*Do this*:
Change every "nearer" to "closer" in the items that run from the line containing "In the context" through the end of the items, and give those lines back otherwise unchanged.

-- start of Entries provided --

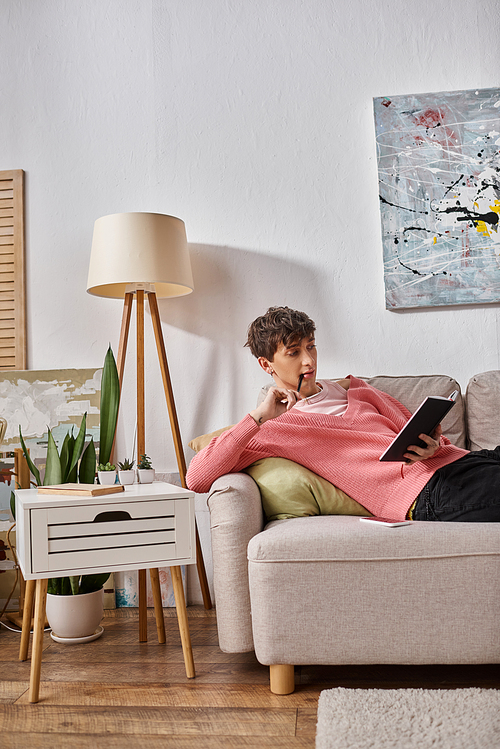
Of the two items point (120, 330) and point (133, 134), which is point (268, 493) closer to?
point (120, 330)

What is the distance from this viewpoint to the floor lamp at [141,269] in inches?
83.9

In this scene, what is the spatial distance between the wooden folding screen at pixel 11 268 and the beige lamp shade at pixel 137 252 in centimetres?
48

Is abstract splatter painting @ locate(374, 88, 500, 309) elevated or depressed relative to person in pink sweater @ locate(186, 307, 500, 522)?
elevated

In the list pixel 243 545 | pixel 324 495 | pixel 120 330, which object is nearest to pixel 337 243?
pixel 120 330

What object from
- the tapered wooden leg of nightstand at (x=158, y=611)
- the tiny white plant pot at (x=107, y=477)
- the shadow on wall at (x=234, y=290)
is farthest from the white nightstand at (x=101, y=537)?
the shadow on wall at (x=234, y=290)

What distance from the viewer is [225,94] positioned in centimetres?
251

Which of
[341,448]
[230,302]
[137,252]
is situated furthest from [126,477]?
[230,302]

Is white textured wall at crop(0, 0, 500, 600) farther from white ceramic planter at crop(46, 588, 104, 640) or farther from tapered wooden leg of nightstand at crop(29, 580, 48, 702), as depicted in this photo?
tapered wooden leg of nightstand at crop(29, 580, 48, 702)

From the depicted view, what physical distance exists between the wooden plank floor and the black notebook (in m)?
0.57

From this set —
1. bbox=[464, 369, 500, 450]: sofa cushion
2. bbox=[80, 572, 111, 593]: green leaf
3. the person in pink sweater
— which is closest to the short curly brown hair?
the person in pink sweater

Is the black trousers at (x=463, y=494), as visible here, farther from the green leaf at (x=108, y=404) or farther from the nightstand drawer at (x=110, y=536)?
the green leaf at (x=108, y=404)

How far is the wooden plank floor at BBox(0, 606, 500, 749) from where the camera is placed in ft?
4.30

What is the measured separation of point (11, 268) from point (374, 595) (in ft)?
6.47

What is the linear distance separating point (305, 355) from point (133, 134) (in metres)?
1.35
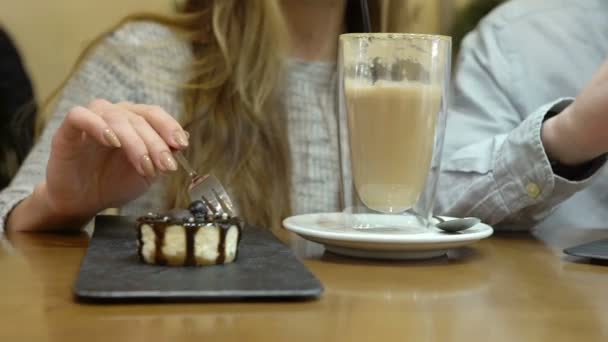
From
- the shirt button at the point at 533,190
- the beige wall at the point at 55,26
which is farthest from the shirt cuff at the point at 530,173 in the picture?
the beige wall at the point at 55,26

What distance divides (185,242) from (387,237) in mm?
175

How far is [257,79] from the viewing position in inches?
47.8

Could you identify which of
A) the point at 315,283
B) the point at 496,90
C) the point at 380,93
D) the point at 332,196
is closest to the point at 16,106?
the point at 332,196

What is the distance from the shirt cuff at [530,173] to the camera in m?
0.93

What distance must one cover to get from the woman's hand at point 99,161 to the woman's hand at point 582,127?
1.39ft

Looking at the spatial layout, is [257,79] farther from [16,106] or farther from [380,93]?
[16,106]

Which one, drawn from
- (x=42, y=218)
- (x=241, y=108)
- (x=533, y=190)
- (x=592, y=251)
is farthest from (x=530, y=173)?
(x=42, y=218)

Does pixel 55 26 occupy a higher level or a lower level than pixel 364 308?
higher

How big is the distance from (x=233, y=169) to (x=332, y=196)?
0.18 metres

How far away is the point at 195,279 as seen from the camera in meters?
0.56

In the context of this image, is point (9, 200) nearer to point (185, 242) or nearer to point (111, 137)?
point (111, 137)

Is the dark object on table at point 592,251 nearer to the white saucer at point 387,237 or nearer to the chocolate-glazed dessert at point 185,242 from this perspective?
the white saucer at point 387,237

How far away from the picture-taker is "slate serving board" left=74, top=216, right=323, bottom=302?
52cm

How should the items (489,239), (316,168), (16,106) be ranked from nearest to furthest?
(489,239) < (316,168) < (16,106)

-- end of Entries provided --

*In response*:
In the context of this image, is point (9, 200) closer to point (185, 242) or closer to point (111, 137)?
point (111, 137)

Is the dark object on table at point 592,251 closer to the white saucer at point 387,237 or closer to the chocolate-glazed dessert at point 185,242 from this perspective?
the white saucer at point 387,237

How far away from the picture-taker is "slate serving board" left=74, top=216, right=323, bottom=302?
52cm

How should the items (489,239), (316,168), (16,106) be ranked from nearest to furthest?
(489,239) < (316,168) < (16,106)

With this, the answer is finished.